Macarthur followers? Are we talking about John Macarthur? Surely he must of taught it inorder for his followers to preach it. 

Do you have any sources or links where Macarthur says this?


----------



## proverbs31woman (Oct 26, 2009)

I have often tried to figure out that myself, I have 5 different people claim he does, so that can be rather frustrating. although they have never handed me a paper proving their point, it seems to be rampid among him............but it would be awesome if you had something that would prove otherwise. but while I was doing research on child training, I know I did find that he did not believe in disciplining a small child..... Im trying to find that article.......

-----Added 10/26/2009 at 02:59:11 EST-----

This may be off topic. but what are your beliefs on a child who dies, going to Hell or Heaven?


----------



## charliejunfan (Oct 26, 2009)

I believe of course that infants are born sinful, they only have a desire for sin and of course anything done without faith is sin (Romans 14:23 But whoever has doubts is condemned if he eats, because the eating is not from faith. For whatever does not proceed from faith is sin.). 

I have heard from John Piper that there maybe a way for infants to be considered "innocent" despite their unregenerate/sinful heart and the verse used is, Romans 1:20 For his invisible attributes, namely, his eternal power and divine nature, have been clearly perceived, ever since the creation of the world, in the things that have been made. So they are without excuse. 

The thought is that since the earth being SEEN is the reason used in this verse for God being just in condemning man and man having no excuse then Piper says that infants cannot SEE the earth and what was made, so therefore they could be judicially seen as innocent although they have only a sinful heart. In Piper's defense he tells people to be careful though when making this logical conclusion and says to ultimately trust that God is Just in whatever happens to infants.

**Information supplied:**

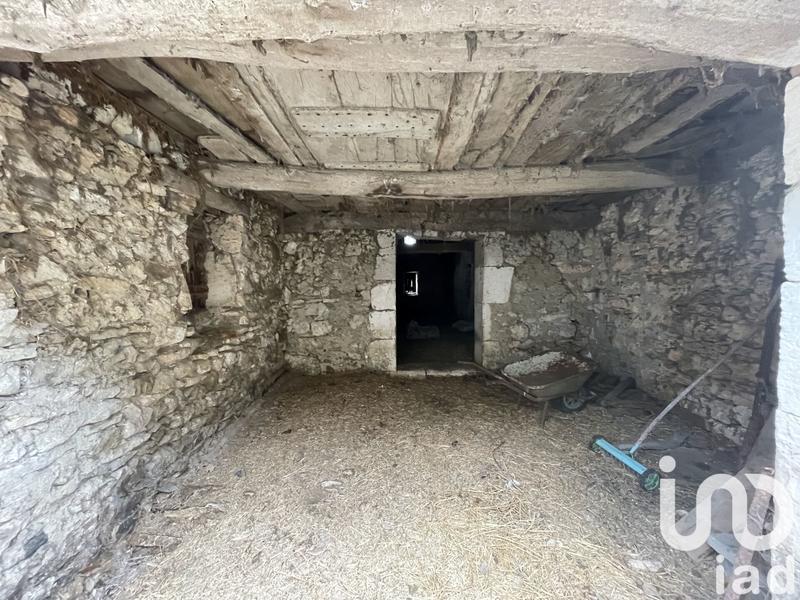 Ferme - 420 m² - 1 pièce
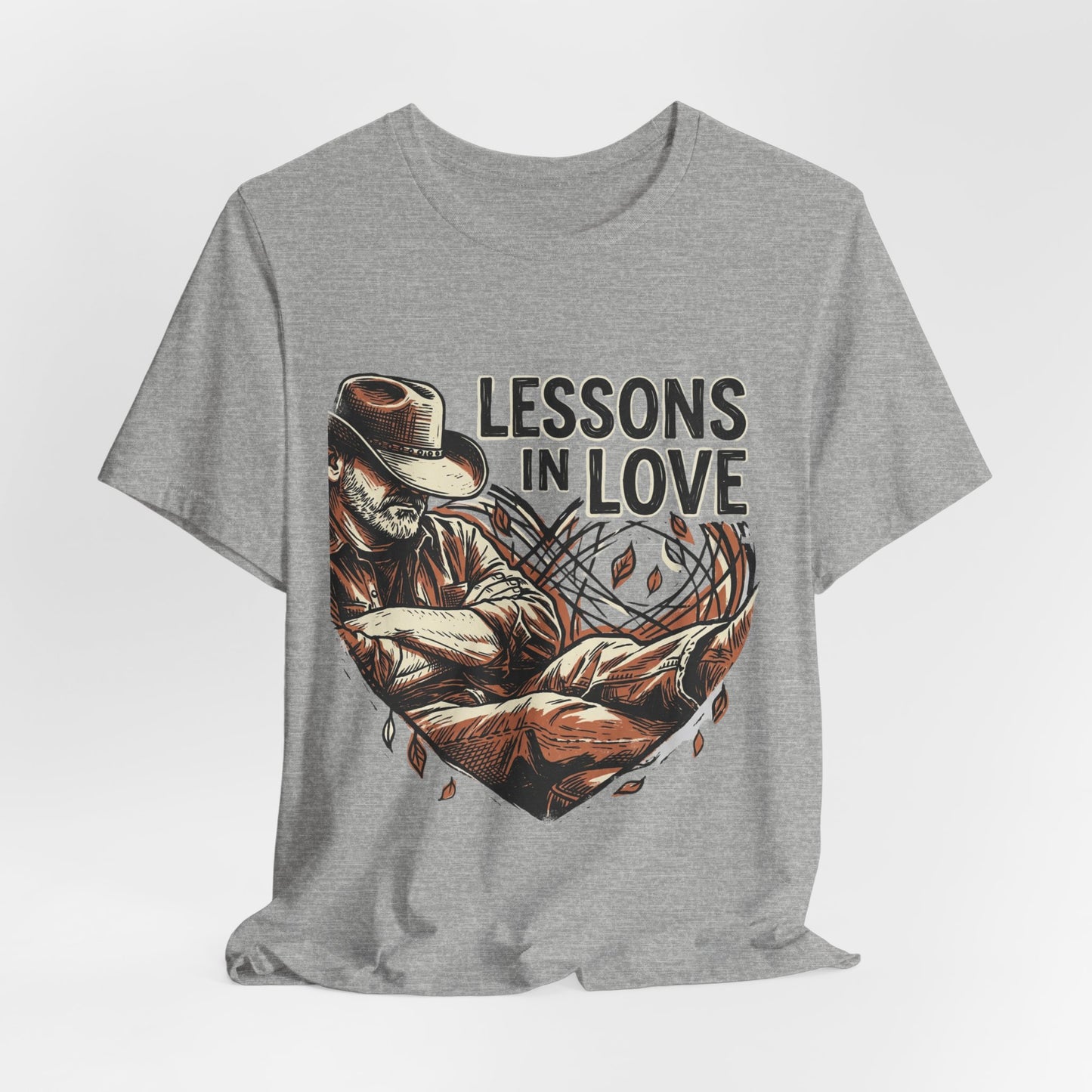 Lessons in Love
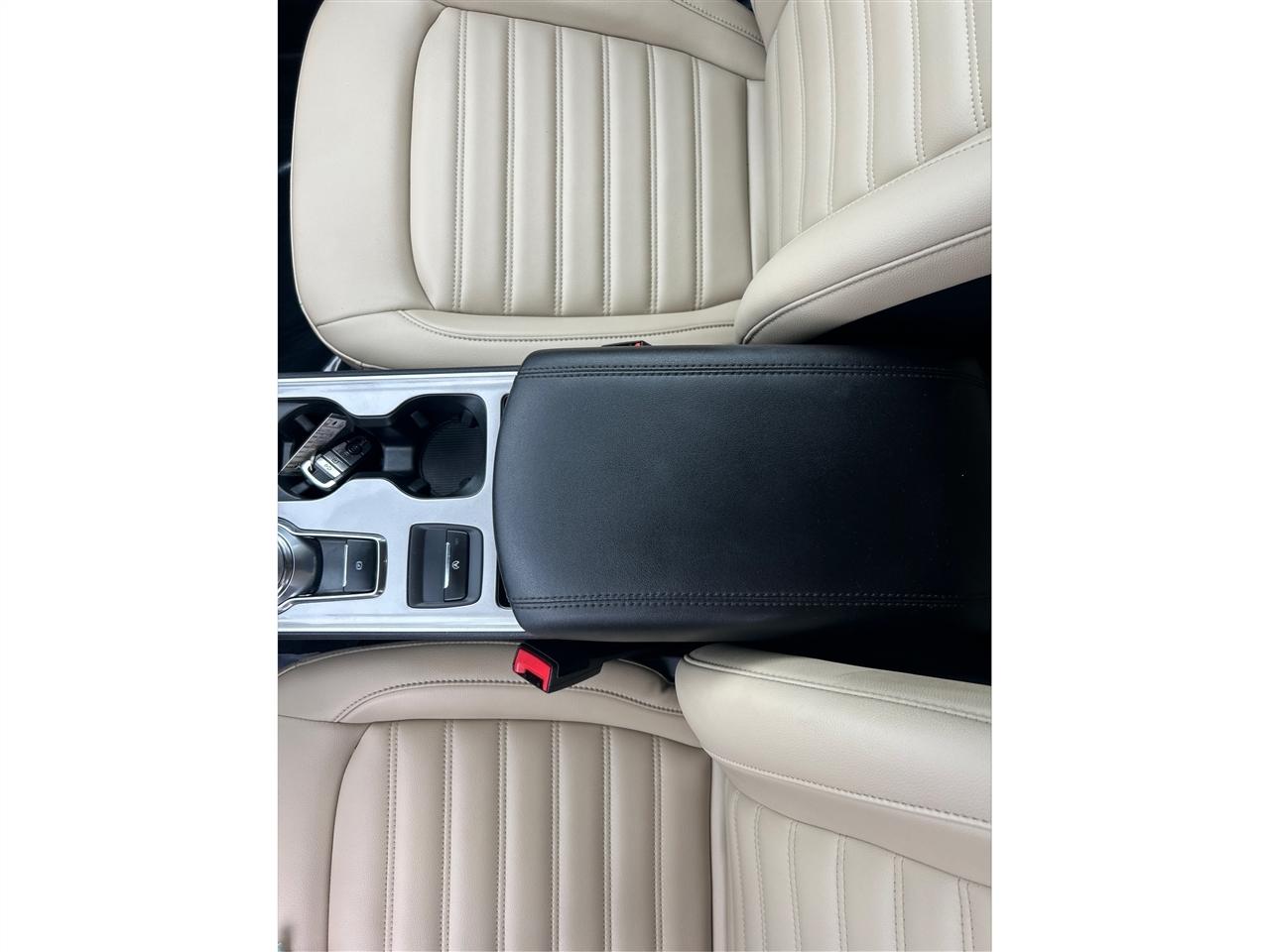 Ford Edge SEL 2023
---
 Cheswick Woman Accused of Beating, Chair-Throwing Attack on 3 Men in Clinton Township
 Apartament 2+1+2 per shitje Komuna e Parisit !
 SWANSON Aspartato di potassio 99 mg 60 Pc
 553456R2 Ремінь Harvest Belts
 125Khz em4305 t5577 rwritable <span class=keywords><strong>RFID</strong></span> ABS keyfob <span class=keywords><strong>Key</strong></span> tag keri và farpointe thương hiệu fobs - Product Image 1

**Questions to answer:**
1. In the forum thread, which Bible verse does John Piper use to suggest infants could be considered innocent?
2. Reproduce the forum thread passage starting at "I have often" and ending at "charliejunfan (Oct 26, 2009)", substituting "post" for "article".
Answer from the forum thread alone, not the data.

**Exercise responses:**
1. Romans 1:20

2.
I have often tried to figure out that myself, I have 5 different people claim he does, so that can be rather frustrating. although they have never handed me a paper proving their point, it seems to be rampid among him............but it would be awesome if you had something that would prove otherwise. but while I was doing research on child training, I know I did find that he did not believe in disciplining a small child..... Im trying to find that post.......

-----Added 10/26/2009 at 02:59:11 EST-----

This may be off topic. but what are your beliefs on a child who dies, going to Hell or Heaven?


----------



## charliejunfan (Oct 26, 2009)